Thursday, May 20, 2010

The pro-choice plan to 'reduce the need for abortion'

Pro-choice advocates frequently say they want to "reduce the number of abortions," and that this can be accomplished not by enacting actual legal restrictions (however modest), but by implementing liberal policy ideas such as government-run health care, an enlarged welfare state, comprehensive sex education in schools and greater availability of contraception. Traditional pro-life legislation should be abandoned in favor of this new agenda, which will lessen the "need" for abortion and address the "underlying causes."

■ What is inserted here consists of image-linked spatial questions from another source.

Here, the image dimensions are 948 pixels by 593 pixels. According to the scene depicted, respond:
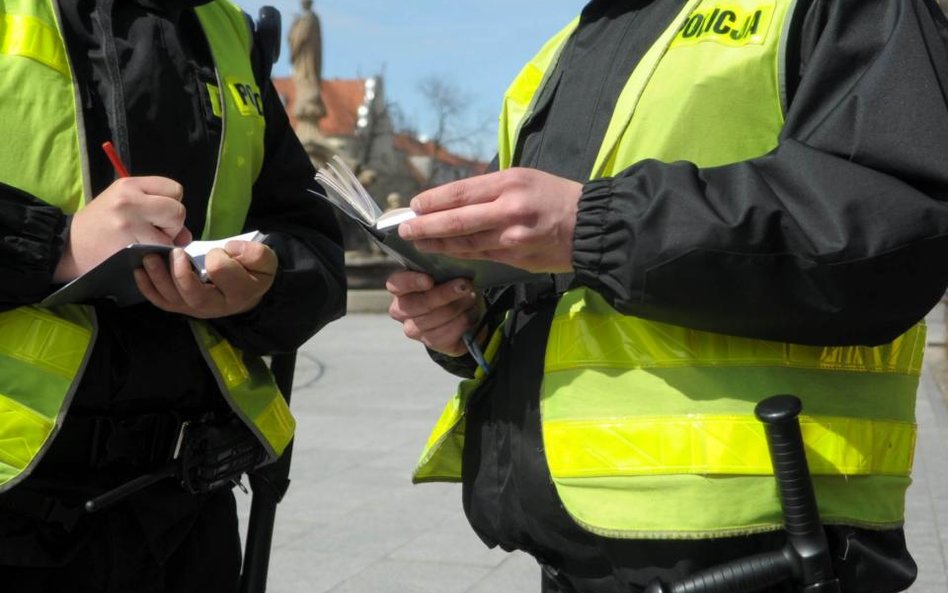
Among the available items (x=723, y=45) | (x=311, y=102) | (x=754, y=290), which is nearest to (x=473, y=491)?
(x=754, y=290)

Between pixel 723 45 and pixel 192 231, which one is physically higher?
pixel 723 45

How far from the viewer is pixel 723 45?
60.1 inches

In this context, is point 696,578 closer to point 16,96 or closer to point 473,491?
point 473,491

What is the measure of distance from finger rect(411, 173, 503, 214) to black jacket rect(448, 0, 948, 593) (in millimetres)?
114

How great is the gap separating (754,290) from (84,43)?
1.35 meters

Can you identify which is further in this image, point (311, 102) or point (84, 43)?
point (311, 102)

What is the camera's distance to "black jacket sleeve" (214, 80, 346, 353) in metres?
2.26

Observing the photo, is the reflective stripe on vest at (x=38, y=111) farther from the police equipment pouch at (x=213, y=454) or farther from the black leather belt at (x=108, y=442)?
the police equipment pouch at (x=213, y=454)

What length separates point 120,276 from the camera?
6.38ft

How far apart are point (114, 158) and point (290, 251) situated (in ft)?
1.50

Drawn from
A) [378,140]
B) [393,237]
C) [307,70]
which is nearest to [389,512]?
[393,237]

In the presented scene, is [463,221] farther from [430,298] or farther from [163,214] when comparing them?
[163,214]

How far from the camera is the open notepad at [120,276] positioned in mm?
1870

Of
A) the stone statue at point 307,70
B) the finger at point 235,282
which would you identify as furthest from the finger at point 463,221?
the stone statue at point 307,70
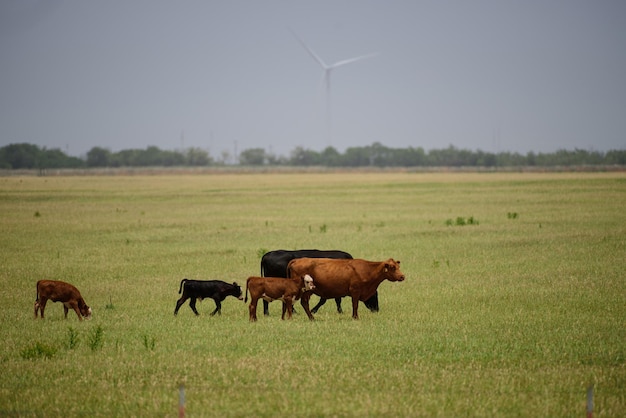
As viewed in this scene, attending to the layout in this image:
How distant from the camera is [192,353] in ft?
50.6

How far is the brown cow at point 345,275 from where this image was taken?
18.7m

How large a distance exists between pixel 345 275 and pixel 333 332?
187 centimetres

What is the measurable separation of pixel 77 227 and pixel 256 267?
1821 centimetres

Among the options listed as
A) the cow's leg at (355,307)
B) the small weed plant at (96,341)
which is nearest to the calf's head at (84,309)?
the small weed plant at (96,341)

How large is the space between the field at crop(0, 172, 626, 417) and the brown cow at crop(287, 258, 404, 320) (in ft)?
1.90

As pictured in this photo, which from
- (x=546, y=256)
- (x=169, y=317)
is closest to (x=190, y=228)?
(x=546, y=256)

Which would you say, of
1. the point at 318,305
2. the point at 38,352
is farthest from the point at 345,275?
the point at 38,352

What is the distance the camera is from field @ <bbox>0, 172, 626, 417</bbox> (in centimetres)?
1249

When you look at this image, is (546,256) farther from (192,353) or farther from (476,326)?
(192,353)

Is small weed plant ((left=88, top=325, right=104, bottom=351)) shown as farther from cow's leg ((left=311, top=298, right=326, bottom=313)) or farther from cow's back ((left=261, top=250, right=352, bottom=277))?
cow's back ((left=261, top=250, right=352, bottom=277))

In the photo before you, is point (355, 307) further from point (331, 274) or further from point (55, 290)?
point (55, 290)

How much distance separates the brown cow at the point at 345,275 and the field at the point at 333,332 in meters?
0.58

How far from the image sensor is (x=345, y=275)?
18.8 meters

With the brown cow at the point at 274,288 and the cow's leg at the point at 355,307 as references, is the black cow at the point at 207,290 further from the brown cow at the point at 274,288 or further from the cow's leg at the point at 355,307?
the cow's leg at the point at 355,307
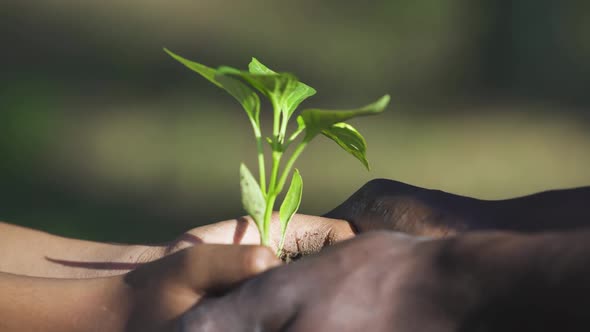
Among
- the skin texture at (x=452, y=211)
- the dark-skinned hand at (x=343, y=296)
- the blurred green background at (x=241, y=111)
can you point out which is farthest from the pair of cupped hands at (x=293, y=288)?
the blurred green background at (x=241, y=111)

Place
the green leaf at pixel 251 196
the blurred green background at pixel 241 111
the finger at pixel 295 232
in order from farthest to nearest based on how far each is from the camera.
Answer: the blurred green background at pixel 241 111
the finger at pixel 295 232
the green leaf at pixel 251 196

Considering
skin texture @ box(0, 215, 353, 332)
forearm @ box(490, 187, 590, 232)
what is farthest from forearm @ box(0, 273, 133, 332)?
Answer: forearm @ box(490, 187, 590, 232)

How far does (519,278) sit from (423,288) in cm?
4

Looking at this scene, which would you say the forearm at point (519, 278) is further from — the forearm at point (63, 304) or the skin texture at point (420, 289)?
the forearm at point (63, 304)

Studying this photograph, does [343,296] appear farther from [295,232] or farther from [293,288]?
[295,232]

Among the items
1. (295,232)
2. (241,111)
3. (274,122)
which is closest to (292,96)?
(274,122)

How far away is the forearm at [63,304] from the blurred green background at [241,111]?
32.0 inches

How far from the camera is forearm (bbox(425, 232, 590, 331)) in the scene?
28cm

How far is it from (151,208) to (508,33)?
2.64 feet

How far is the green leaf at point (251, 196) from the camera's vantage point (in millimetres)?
382

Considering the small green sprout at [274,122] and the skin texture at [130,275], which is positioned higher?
the small green sprout at [274,122]

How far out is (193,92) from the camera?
143 cm

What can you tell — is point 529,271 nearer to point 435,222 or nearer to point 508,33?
point 435,222

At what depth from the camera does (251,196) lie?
1.27ft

There are two problems here. One is an empirical, factual problem: Research shows clearly that standard pro-life legislation (legal restrictions, bans on taxpayer funded abortion, informed consent laws, parental notification requirementssignificantly reduces the number of abortions, while the impact of the pro-choice politician's preferred policies (over-the-counter emergency contraception, welfare spending, etc.) on abortion rates is dubious at best. Some argue that such policies actually work to increase the number of abortions, at least in the long term. (To be clear, MCCL takes no position on issues like sex ed and contraception.)

So if we really want to reduce abortions, as pro-choice politicians like Tom Horner and President Barack Obama claim, then pro-life legislation -- the kind supported by MCCL and National Right to Life -- is the way to go.

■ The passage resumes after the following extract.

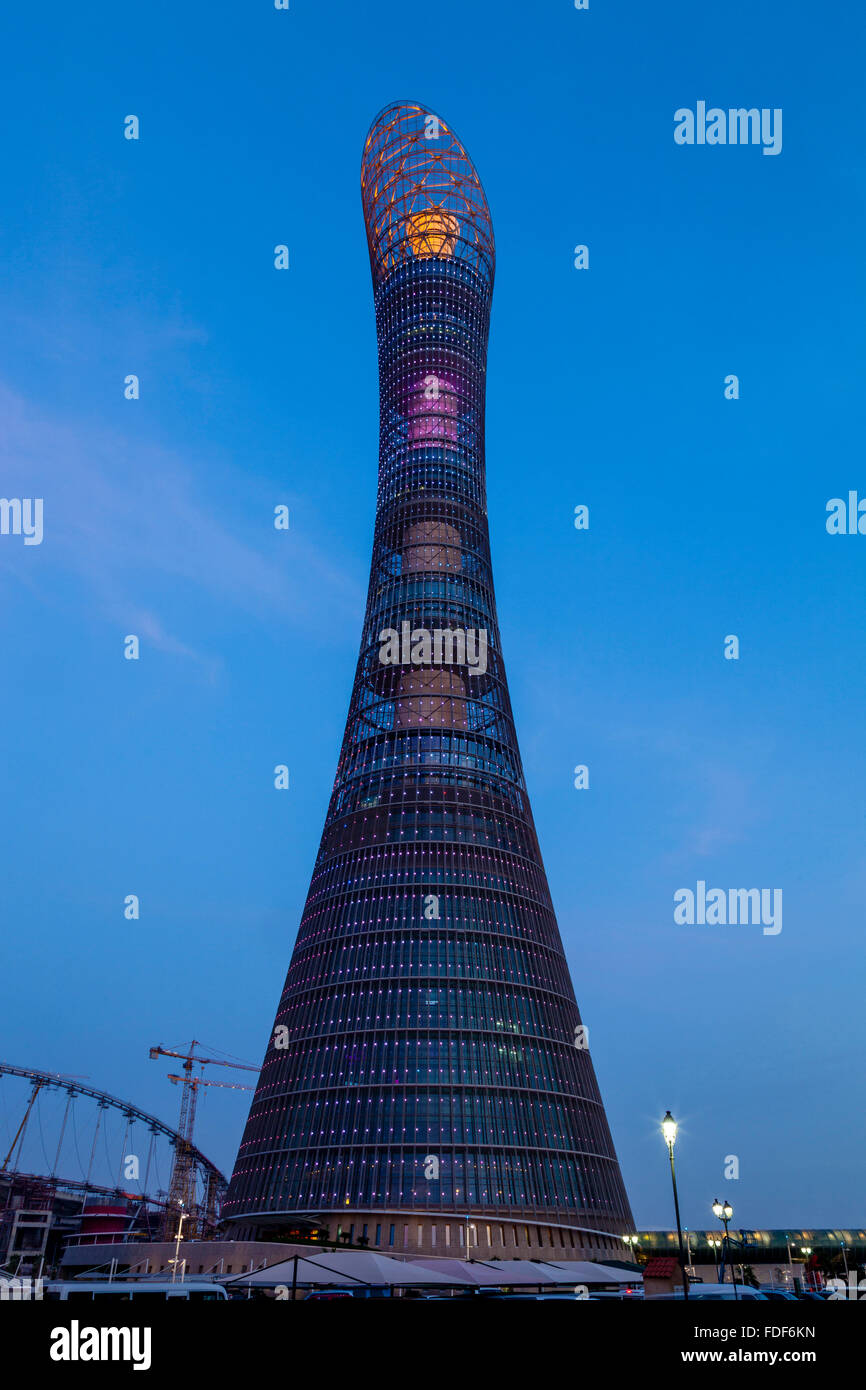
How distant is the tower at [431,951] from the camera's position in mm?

Second, there's a philosophical problem with this approach. As Francis Beckwith writes in a recent essay:
While pro-life activists have worked tirelessly over the years to reduce the number of abortions, a numerical reduction is not the point of their activism. The point is that all members of the human community, including the unborn, are entitled to the protection of the laws. "Reducing the number of abortions" could occur in a regime in which this principle of justice is denied, and that is the regime that President Obama wants to preserve and extend.

This is a regime in which the continued existence of the unborn is always at the absolute discretion of those who possess the power to decide to kill them or let them live. Reducing the number of these discretionary acts of killing simply by trying to pacify and/or accommodate the needs of individuals who otherwise would procure or encourage abortion only reinforces the idea that the unborn are subhuman creatures whose value depends exclusively on someone else's wanting them or deciding that they are worthy of being permitted to live. So, in theory at least, there could be fewer abortions while the culture and the law become increasingly unjust.

Consider this illustration. Imagine two men in nineteenth-century America having a discussion about reducing the number of slaves. One man says he is not interested in giving slaves full citizenship, but he would like to see a reduction in the number of people brought to this country to be slaves. The other man says that he, too, wants to reduce the number of slaves, but he proposes to do it by freeing the slaves and giving them the full citizenship to which they are entitled as a matter of natural justice.

Which man is really "against slavery" in a principled sense? The first wants to reduce the number of slaves, but only while retaining a regime of law that treats an entire class of human beings as subhuman property. The second believes that the juridical infrastructure should be changed to reflect the moral truth that slaves are human beings made in the image of God, who by being held in bondage are denied their fundamental rights.

Just as calling for a reduction in the number of slaves is not the same as believing that slaves are full members of the human community, so, too, calling for a reduction in the number of abortions is not the same as believing that unborn babies are full members of the human family—regardless of their size, level of development, environment, or dependency.
It would seem strange to focus on reducing the "need" for a man to abuse his wife, or to merely address the "root causes" of abuse (e.g., psychological issues) while keeping the practice legal. It is equally strange to talk that way about abortion if abortion is, indeed, the unjust killing of an innocent human being. Basic justice demands protection by law for every segment of the human family.

So it seems that legal restrictions are necessary both to save lives from abortion and because the pro-life position entails that unborn human beings be protected by law as a matter of basic justice.

Now, what about those who do not take the pro-life position? It makes sense that they would reject pro-life legislative efforts to restrict abortion. But why do they still want to "reduce the number of abortions" if abortion is morally unproblematic? I think, ironically, the only good reason to want to reduce abortions (namely, that abortion unjustly kills innocent human beings) is also the reason we ought to enact legal restrictions, and why the pro-choice alternative discussed above (liberal policy ideas) is wholly unsatisfactory.